═══ Dataset extract ═══

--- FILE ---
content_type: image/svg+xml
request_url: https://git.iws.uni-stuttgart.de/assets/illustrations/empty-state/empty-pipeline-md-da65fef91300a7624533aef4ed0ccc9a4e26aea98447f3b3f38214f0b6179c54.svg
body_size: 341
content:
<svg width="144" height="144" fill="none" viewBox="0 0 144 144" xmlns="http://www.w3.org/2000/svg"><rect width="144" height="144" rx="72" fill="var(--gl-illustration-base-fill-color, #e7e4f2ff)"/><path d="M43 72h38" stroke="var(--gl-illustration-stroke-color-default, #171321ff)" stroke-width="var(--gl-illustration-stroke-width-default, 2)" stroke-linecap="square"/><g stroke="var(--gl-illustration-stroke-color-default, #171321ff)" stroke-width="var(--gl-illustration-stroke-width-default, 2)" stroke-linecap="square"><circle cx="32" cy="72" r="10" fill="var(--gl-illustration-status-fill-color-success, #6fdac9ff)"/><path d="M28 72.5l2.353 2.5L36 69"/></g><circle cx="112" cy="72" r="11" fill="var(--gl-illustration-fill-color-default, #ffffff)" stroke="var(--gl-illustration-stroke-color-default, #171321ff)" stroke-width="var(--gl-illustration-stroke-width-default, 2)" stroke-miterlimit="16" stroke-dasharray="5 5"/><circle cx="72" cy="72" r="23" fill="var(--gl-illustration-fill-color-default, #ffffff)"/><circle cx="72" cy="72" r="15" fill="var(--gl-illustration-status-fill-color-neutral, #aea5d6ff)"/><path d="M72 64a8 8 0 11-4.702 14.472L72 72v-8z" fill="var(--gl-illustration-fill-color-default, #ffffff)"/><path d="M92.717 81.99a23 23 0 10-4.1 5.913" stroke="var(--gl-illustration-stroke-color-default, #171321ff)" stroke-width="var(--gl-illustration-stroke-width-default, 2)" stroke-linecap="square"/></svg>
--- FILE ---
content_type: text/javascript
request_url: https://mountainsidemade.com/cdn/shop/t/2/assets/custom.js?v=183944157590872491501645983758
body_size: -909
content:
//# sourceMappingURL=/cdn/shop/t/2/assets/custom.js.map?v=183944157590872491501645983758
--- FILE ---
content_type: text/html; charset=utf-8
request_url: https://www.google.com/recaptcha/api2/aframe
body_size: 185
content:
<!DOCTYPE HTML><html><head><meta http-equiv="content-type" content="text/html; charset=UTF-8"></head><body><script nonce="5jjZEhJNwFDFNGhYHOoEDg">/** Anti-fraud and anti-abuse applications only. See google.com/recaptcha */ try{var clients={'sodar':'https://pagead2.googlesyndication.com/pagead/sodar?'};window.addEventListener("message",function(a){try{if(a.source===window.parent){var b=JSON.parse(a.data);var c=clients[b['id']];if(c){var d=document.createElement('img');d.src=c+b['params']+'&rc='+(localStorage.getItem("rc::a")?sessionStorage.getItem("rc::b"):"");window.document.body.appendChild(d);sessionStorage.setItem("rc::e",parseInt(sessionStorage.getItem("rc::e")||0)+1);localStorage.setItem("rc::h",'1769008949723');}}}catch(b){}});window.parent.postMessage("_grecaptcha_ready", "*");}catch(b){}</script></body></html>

═══

__Task description__
Please make the answer a complete, exact reproduction of the records.

__Task answer__
--- FILE ---
content_type: image/svg+xml
request_url: https://git.iws.uni-stuttgart.de/assets/illustrations/empty-state/empty-pipeline-md-da65fef91300a7624533aef4ed0ccc9a4e26aea98447f3b3f38214f0b6179c54.svg
body_size: 341
content:
<svg width="144" height="144" fill="none" viewBox="0 0 144 144" xmlns="http://www.w3.org/2000/svg"><rect width="144" height="144" rx="72" fill="var(--gl-illustration-base-fill-color, #e7e4f2ff)"/><path d="M43 72h38" stroke="var(--gl-illustration-stroke-color-default, #171321ff)" stroke-width="var(--gl-illustration-stroke-width-default, 2)" stroke-linecap="square"/><g stroke="var(--gl-illustration-stroke-color-default, #171321ff)" stroke-width="var(--gl-illustration-stroke-width-default, 2)" stroke-linecap="square"><circle cx="32" cy="72" r="10" fill="var(--gl-illustration-status-fill-color-success, #6fdac9ff)"/><path d="M28 72.5l2.353 2.5L36 69"/></g><circle cx="112" cy="72" r="11" fill="var(--gl-illustration-fill-color-default, #ffffff)" stroke="var(--gl-illustration-stroke-color-default, #171321ff)" stroke-width="var(--gl-illustration-stroke-width-default, 2)" stroke-miterlimit="16" stroke-dasharray="5 5"/><circle cx="72" cy="72" r="23" fill="var(--gl-illustration-fill-color-default, #ffffff)"/><circle cx="72" cy="72" r="15" fill="var(--gl-illustration-status-fill-color-neutral, #aea5d6ff)"/><path d="M72 64a8 8 0 11-4.702 14.472L72 72v-8z" fill="var(--gl-illustration-fill-color-default, #ffffff)"/><path d="M92.717 81.99a23 23 0 10-4.1 5.913" stroke="var(--gl-illustration-stroke-color-default, #171321ff)" stroke-width="var(--gl-illustration-stroke-width-default, 2)" stroke-linecap="square"/></svg>
--- FILE ---
content_type: text/javascript
request_url: https://mountainsidemade.com/cdn/shop/t/2/assets/custom.js?v=183944157590872491501645983758
body_size: -909
content:
//# sourceMappingURL=/cdn/shop/t/2/assets/custom.js.map?v=183944157590872491501645983758
--- FILE ---
content_type: text/html; charset=utf-8
request_url: https://www.google.com/recaptcha/api2/aframe
body_size: 185
content:
<!DOCTYPE HTML><html><head><meta http-equiv="content-type" content="text/html; charset=UTF-8"></head><body><script nonce="5jjZEhJNwFDFNGhYHOoEDg">/** Anti-fraud and anti-abuse applications only. See google.com/recaptcha */ try{var clients={'sodar':'https://pagead2.googlesyndication.com/pagead/sodar?'};window.addEventListener("message",function(a){try{if(a.source===window.parent){var b=JSON.parse(a.data);var c=clients[b['id']];if(c){var d=document.createElement('img');d.src=c+b['params']+'&rc='+(localStorage.getItem("rc::a")?sessionStorage.getItem("rc::b"):"");window.document.body.appendChild(d);sessionStorage.setItem("rc::e",parseInt(sessionStorage.getItem("rc::e")||0)+1);localStorage.setItem("rc::h",'1769008949723');}}}catch(b){}});window.parent.postMessage("_grecaptcha_ready", "*");}catch(b){}</script></body></html>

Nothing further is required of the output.